Nadja Lossgott and Nicholas Hulley, joint CCOs, AMV BBDO
'Surfer' can teach us everything we need to know about Craft. Guinness 'Surfer' did not need the white horses. Surfers simply waiting for the perfect wave would’ve made the same point less expensively. The VO didn’t need to start with tick followed tock. And talk about drummers. It could’ve made the same point less abstractly. For a new platform it most certainly would’ve improved comprehension to complete the sentence at the end. And did he really need a missing tooth? All those very sensible decisions could’ve been taken. But then it would’ve just been some ad. And no one would be writing articles about it 25 years later.
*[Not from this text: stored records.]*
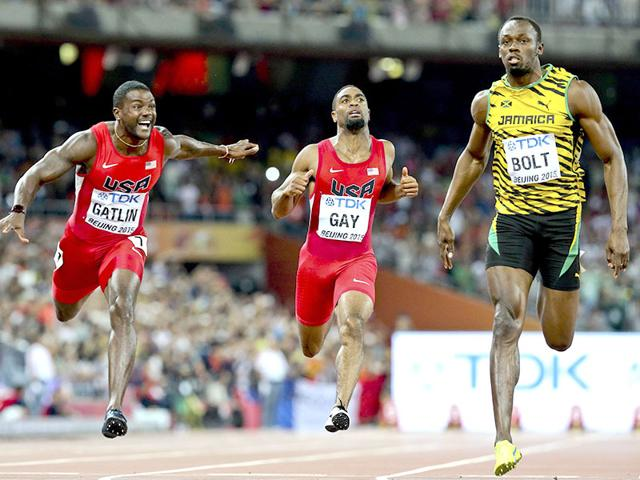 Justin Gatlin, left, and Tyson Gay, centre, of the United States and Usain Bolt of Jamaica at the finish line of the men's 100m final during the 15th IAAF World Championships at the National Stadium in Beijing, on August 23, 2015. Bolt won in 9.79 seconds. (Reuters Photo)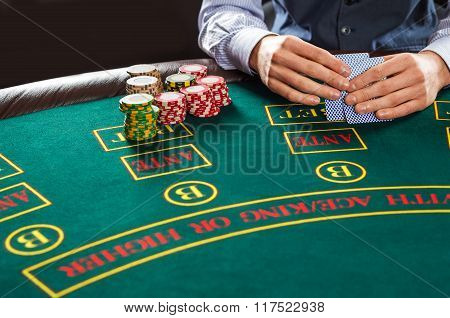 Closeup of poker player with playing cards and chips
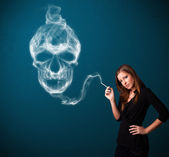 Young woman smoking dangerous cigarette with toxic skull smoke — Foto de Stock
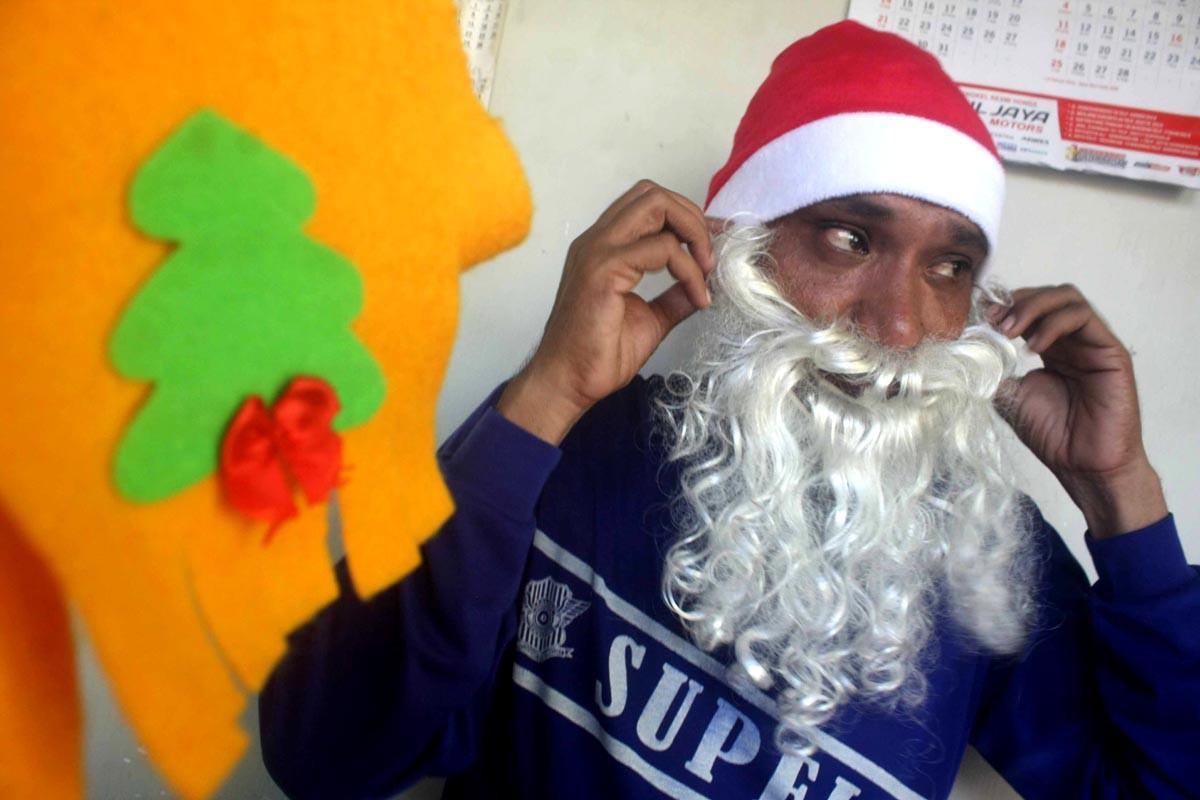 He puts on his fake Santa beard. JP/Maksum Nur Fauzan
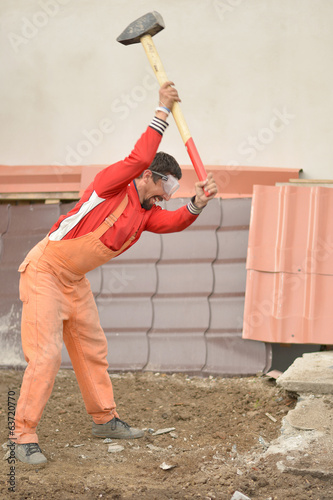 man with sledge hammer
'Surfer' teaches us everything we need to know about ideas. When they are as true for the product as they are for the audience, it will capture imaginations. When an idea is willing to be different not blend in. It pays off for the brand.
It teaches us that no matter how sophisticated the science of advertising becomes, fresh, ambitious creativity that makes you feel something is always the trump card.
It is a reminder that after 25 years all the meetings, good and bad, all the budget discussions, all the deadlines pushed or met, will be forgotten. And the only thing that will remain is the work that moves you.
Nicky Bullard, group CCO, Mullen Lowe UK
Yes, we can.
So, so much.
This absolute masterpiece wouldn’t have happened if the team weren’t immersed in culture. It wouldn’t have happened without a client who fell in love with the work and completely trusted the team. And a director who crafted it as beautifully as the art and literature that inspired it. The sound design wouldn’t have been so incredible if it had been an afterthought – so considered and, sigh, perfect. There was so much humanity in Guinness Surfer. You could, and still can, feel it. So what can we learn? Let’s keep learning from humans.